Headlines News :
Home » » Ali Usman: Pembajakan Terhadap Tuhan

Ali Usman: Pembajakan Terhadap Tuhan

Written By ansel-boto.blogspot.com on Tuesday, December 28, 2010 | 1:53 PM



Ia kuliah di Universitas Islam Negeri Sunan Kalijaga Yogyakarta karena dihantui kegelisaan dan rasa penasaran. Sejak di Aliyah, ia sudah membaca buku pemikiran keagamaan dan filsafat. Jalan terbuka baginya membumikan toleransi melalui karya-karyanya.

Namun tatkala melihat realitas banyak muncul aksi-aksi kekerasan yang kerap bersimbol keagamaan, ia punya penilaian tersendiri. “Menurut saya itu adalah ‘pembajakan’ terhadap agama dan Tuhan itu sendiri,” ujar Ali Usman, intelektual muda Nahdlatul Ulama yang bergiat di Jemaah Masyarakat Nahdliyin Yogyakarta.


Ali, begitu ia akrab disapa, punya alasan mengapa pelaku kerap menggunakan simbol-simbol keagamaan. Padahal, tidak ada agama mana pun menganjurkan umatnya melakukan tindakan kekerasan yang merugikan orang lain.


Indonesia merupakan sebuah negara yang plural baik suku, agama, ras, etnis, dan antargolongan. Kenyataan ini nampak indah. Namun, dalam praktek sepertinya menjadi barang langka. Di sana sini masih terjadi gesekan.


“Saya kira ini adalah persoalan bagaimana kita mestinya bisa ‘mengelola’ perbedaan itu. Sejujurnya, saya menyangsikan konflik atau gesekan yang terjadi di tengah masyarakat murni karena mempermasalahkan perbedaan agama, suku, maupun ras,” jelas Ali.


Ada banyak fakta terungkap kalau konflik seperti di Ambon atau Sambas bermula dari hal sepele. Misalnya, pertentangan antar individu atau kelompok yang setelah dilacak bermotif ekonomi dan politik.


“Namun, konflik itu terkesan ‘seolah-olah’ konflik agama, etnis, dan ras setelah disusupi kepentingan yang dimainkan mereka yang dengan konflik itu mungkin diuntungkan. Jadi faktor ‘luar-lah’ yang menyebabkan konflik akhirnya bergejolak. Apalagi ditambah liputan media yang kurang berimbang,” lanjut Ali.


Masyarakat Sadar


Ia ragu jika konflik disebabkan umat beragama maupun negara belum berperan di sana. Atau konflik bernuansa keagamaan, suku, agama, dan ras, dipicu lemahnya pemahaman masyarakat terhadap perbedaan.

[Item Tersimpan]
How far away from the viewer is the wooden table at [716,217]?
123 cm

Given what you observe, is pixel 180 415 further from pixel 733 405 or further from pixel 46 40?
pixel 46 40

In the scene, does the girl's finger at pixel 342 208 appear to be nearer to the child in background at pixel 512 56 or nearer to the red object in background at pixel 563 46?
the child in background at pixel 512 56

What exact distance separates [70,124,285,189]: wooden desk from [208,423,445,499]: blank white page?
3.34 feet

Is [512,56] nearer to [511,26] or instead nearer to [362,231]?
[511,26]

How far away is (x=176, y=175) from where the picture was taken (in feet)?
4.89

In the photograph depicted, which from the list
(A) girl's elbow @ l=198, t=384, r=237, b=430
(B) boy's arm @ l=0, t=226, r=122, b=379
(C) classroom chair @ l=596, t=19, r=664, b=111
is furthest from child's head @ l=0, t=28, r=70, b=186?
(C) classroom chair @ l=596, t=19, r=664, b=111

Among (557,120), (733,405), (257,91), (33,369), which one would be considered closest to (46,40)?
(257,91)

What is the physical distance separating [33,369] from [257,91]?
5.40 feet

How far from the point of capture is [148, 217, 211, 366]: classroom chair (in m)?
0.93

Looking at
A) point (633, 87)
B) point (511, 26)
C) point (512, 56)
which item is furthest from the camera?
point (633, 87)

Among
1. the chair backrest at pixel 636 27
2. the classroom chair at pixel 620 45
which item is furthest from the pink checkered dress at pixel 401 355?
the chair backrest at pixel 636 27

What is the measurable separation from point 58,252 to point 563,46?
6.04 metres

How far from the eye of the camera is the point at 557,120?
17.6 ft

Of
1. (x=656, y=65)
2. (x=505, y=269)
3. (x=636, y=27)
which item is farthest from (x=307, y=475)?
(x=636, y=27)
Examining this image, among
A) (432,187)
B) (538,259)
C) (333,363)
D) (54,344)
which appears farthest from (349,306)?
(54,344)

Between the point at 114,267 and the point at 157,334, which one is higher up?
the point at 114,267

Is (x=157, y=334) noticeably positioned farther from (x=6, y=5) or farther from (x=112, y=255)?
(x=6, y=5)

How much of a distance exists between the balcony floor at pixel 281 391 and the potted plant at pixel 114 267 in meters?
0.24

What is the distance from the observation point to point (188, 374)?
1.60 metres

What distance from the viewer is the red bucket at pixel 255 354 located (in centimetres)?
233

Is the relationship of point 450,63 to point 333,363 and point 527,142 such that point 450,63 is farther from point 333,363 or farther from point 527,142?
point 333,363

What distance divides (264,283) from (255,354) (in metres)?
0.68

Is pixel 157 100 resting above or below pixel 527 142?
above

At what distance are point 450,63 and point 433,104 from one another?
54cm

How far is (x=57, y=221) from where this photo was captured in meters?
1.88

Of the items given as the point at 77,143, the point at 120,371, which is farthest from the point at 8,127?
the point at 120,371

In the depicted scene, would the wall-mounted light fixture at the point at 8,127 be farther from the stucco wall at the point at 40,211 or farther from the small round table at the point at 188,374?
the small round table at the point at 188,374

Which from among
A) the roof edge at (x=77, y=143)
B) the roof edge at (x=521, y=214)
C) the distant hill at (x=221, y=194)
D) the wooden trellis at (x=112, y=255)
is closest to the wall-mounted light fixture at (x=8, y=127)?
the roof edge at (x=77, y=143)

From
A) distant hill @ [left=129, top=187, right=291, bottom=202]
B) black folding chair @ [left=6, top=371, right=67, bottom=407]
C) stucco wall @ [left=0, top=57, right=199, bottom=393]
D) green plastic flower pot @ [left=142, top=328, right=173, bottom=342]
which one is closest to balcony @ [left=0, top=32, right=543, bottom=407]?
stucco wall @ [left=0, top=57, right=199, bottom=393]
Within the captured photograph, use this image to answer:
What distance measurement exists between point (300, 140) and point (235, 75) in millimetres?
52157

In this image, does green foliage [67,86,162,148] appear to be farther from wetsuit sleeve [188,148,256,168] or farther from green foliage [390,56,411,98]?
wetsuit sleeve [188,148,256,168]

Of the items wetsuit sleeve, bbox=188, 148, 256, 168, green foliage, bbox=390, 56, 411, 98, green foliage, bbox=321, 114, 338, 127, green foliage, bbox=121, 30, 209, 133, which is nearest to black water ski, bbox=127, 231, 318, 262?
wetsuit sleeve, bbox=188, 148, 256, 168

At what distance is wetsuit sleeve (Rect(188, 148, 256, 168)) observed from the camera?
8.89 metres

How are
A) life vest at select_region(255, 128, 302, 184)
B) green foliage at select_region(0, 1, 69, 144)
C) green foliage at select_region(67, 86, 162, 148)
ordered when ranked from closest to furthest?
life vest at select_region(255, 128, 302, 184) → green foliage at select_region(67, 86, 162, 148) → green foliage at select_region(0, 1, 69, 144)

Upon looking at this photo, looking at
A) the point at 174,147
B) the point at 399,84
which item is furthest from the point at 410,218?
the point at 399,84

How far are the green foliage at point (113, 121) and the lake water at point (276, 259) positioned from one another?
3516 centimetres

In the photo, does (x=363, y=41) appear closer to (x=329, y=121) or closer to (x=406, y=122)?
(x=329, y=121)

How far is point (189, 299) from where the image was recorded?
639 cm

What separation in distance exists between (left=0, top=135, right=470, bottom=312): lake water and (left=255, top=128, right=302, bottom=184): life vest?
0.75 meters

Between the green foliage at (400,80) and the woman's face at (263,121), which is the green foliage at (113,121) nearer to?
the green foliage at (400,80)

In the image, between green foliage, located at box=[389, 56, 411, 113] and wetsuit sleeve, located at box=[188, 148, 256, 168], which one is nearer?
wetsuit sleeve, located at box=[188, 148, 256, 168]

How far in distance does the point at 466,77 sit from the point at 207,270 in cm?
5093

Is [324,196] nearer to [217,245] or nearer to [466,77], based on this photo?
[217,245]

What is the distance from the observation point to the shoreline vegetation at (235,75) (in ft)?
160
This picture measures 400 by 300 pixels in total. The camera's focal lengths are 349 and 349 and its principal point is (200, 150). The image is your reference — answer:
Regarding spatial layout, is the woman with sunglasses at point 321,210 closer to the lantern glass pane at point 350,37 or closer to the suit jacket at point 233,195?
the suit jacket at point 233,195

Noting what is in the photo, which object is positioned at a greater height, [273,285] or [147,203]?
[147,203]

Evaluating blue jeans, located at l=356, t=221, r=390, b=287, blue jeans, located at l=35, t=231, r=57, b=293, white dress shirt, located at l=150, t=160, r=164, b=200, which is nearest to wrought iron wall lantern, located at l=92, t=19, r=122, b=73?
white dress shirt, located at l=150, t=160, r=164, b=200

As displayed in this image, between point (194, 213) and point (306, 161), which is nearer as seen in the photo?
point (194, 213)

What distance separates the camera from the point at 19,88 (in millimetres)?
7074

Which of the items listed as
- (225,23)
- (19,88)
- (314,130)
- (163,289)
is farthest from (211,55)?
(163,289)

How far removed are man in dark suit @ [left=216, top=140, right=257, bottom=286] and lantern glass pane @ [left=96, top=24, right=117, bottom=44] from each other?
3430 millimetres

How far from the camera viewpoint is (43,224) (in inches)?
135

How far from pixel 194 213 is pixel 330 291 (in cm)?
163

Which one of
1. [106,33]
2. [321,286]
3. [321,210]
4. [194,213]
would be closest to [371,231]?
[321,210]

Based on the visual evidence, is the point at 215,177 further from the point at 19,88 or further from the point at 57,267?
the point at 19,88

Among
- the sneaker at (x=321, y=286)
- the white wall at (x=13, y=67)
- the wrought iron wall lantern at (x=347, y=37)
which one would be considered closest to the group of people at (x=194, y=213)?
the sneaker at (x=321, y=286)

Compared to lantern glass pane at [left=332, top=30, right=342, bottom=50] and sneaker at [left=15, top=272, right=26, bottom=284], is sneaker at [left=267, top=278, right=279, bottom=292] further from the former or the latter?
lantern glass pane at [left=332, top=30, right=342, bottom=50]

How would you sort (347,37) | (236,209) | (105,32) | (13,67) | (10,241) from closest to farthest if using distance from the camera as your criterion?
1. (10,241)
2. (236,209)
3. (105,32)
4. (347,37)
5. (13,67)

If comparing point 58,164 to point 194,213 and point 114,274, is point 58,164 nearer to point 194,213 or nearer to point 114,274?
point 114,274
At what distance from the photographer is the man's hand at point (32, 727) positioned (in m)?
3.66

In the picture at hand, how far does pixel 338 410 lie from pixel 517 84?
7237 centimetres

## TUJUAN TUGAS 1
Tolong ringkas kutipan tentang Ali Usman dalam dua kalimat.
## TUJUAN TUGAS 2
Menurut kutipan tentang Ali Usman, di mana Ali Usman bergiat?
Materi itu berdiri sendiri dan tidak berkaitan dengan kutipan.

## JAWABAN 1
Ali Usman, intelektual muda Nahdlatul Ulama yang bergiat di Jemaah Masyarakat Nahdliyin Yogyakarta, menilai aksi kekerasan yang kerap bersimbol keagamaan sebagai "pembajakan" terhadap agama dan Tuhan. Ia menyangsikan bahwa gesekan di masyarakat murni karena perbedaan agama, suku, atau ras, dan berpendapat konflik terkesan seolah-olah konflik agama, etnis, dan ras setelah disusupi kepentingan pihak yang diuntungkan, apalagi ditambah liputan media yang kurang berimbang.

## JAWABAN 2
Di Jemaah Masyarakat Nahdliyin Yogyakarta.